An example of how these codes are used within EMERSE can be found in our Virtual Machine Guide.
The data in the Patient table are automatically copied to a Solr index, by default once per day. This is detailed in the Configuration Guide.
|
Research Studies and Attestation
Immediately after each login, every user is required to ‘attest’ to their use of EMERSE for that session by specifying their reason for using the system. This is called the ‘Attestation’ page, and the results are stored in the SESSION_ATTESTATION table. EMERSE provides three options (configurable by a system administrator) for this attestation: (1) a free text box, (2) ‘Quick Buttons’ for choosing pre-selected options that are commonl used (for example, “Quality Improvement”, “Patient Care”, “Infection Control”, etc), and (3) a table of research studies to which a user is associated. Additional tables RESEARCH_STUDY_ATTESTATION, and ATTESTION_OTHER may contain additional information depending on whether the user specifies a research study, or other reasons. The free text option would be used by users when no other attestation choices are reasonable. Additionally, previously used entries from the free text box will appear in the table, along with any IRB-approved studies, for the user’s convenience.
For our implementation at Michigan Medicine, we pull data on all studies in the IRB system, even if the study/person is not currently a part of EMERSE. This is because the dataset is generally small, and it makes it easier for users to validate their studies if the data are already populated, once the user is given an EMERSE account |
RESEARCH_STUDY table
Table: RESEARCH_STUDY
Population: Populated from external source such as an electronic IRB system
Population Frequency: Can be variable, but once per day is reasonable
If a user is required to select his/her study from the table, then delays in moving IRB data to EMERSE after IRB approval can result in delays access for that user. |
This table contains information about research studies. Using this table and RESEARCH_STUDY_MEMBER
allows EMERSE to show a list of studies the end user is associated with.
Column name | Description | Required or Optional |
---|---|---|
id |
Primary Key |
Required |
external_id |
IRB study number — used to link specific studies to usage, and is very helpful for tracking research usage |
Required |
study_name |
Name of the study |
Required |
principal_investigator_name |
Name of the principal investigator |
Required |
prin_invest_org_id |
id of principal investigator. Not currently used by EMERSE. This could be a user id, or email, but it is a good idea to ensure it is unique. |
Optional |
expiration_date |
Expiration date of study. Used to determine if a user should be allowed to proceed. If the expiration date is older than the current date, the user will not be able to select it in the attestion GUI. |
Required |
project_status |
Current project status. This is used to track where a study is in the review and approval process. Only certain study statuses allow access to EMERSE for research. The statuses that allow a study to be selected during attestation are defined in the VALID_RES_STUDY_STATUS table. |
Required |
last_updated |
A last updated date is not used by EMERSE, but can be useful for troubleshooting and tracking changes to the table. |
Optional |
begin_date |
This originally referred to the date the study began or should be allowed to begin. This field that can be used for tracking and troubleshooting. |
Optional |
VALID_RES_STUDY_STATUS table
Table: VALID_RES_STUDY_STATUS
Population: By System Admin. Only needed if research studies need to be validated
Population Frequency: May only need to be done once, at the time of system setup. May need periodic updates if the source data (such as from IRB system) defining study status is changed.

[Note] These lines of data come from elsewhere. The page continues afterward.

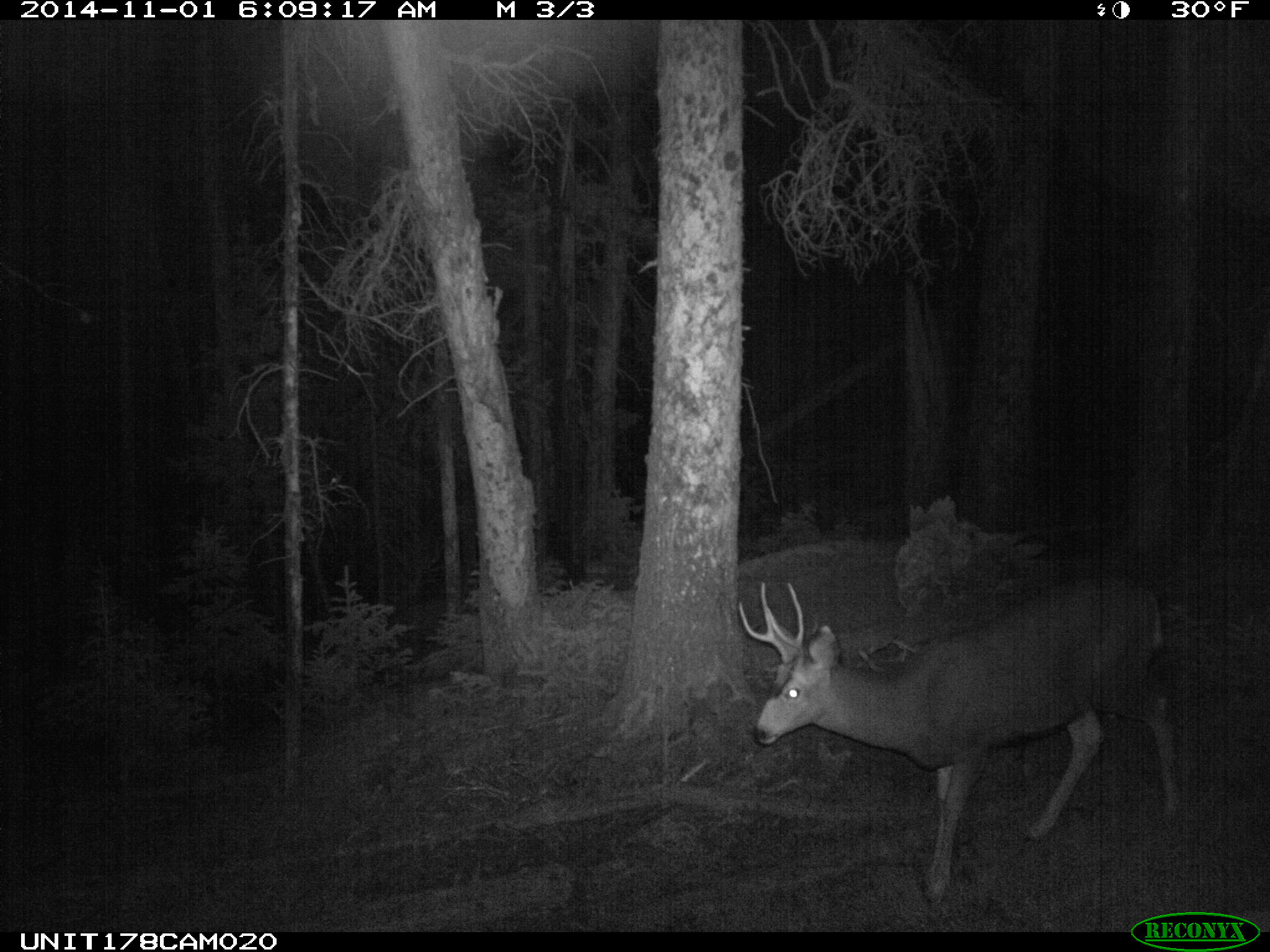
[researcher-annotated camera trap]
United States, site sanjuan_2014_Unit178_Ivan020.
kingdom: Animalia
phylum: Chordata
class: Mammalia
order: Artiodactyla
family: Cervidae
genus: Odocoileus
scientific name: Odocoileus hemionus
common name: mule deer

EMERSE contains a simple table defining study statuses. The statuses that are initially populated in the system (loaded up in the build script) are unique to Michigan Medicine (that is, they were developed locally and are implemented in our separate electronic IRB tracking system) and other implementations would have to have their own set of valid statuses if these were to be used to validate and approve usage for research. If the status of a research study is not in this table, EMERSE will not allow the study to be used for attestation; that is, the study would not even be displayed to the user to select.
Column name | Description | Required or Optional |
---|---|---|
status |
A list of study statuses that EMERSE considers valid in terms of allowing a user to proceed. These statuses are generally defined by the IRB and are universal across studies. |
Required |
VALID_RES_STUDY_STATUS
Table Example:
Status |
---|
Exempt Approved - Inital |
Approved |
Not Regulated |
Exempt Approved - Tranistional |
RESEARCH_STUDY_MEMBER table
Table: RESEARCH_STUDY_MEMBER
Population: Populated from external source such as an electronic IRB system
Population Frequency: Can be variable, but once per day is reasonable
This table contains information about study team members, and is related to the RESEARCH_STUDY
table, described above. Each study can have one or many study team members.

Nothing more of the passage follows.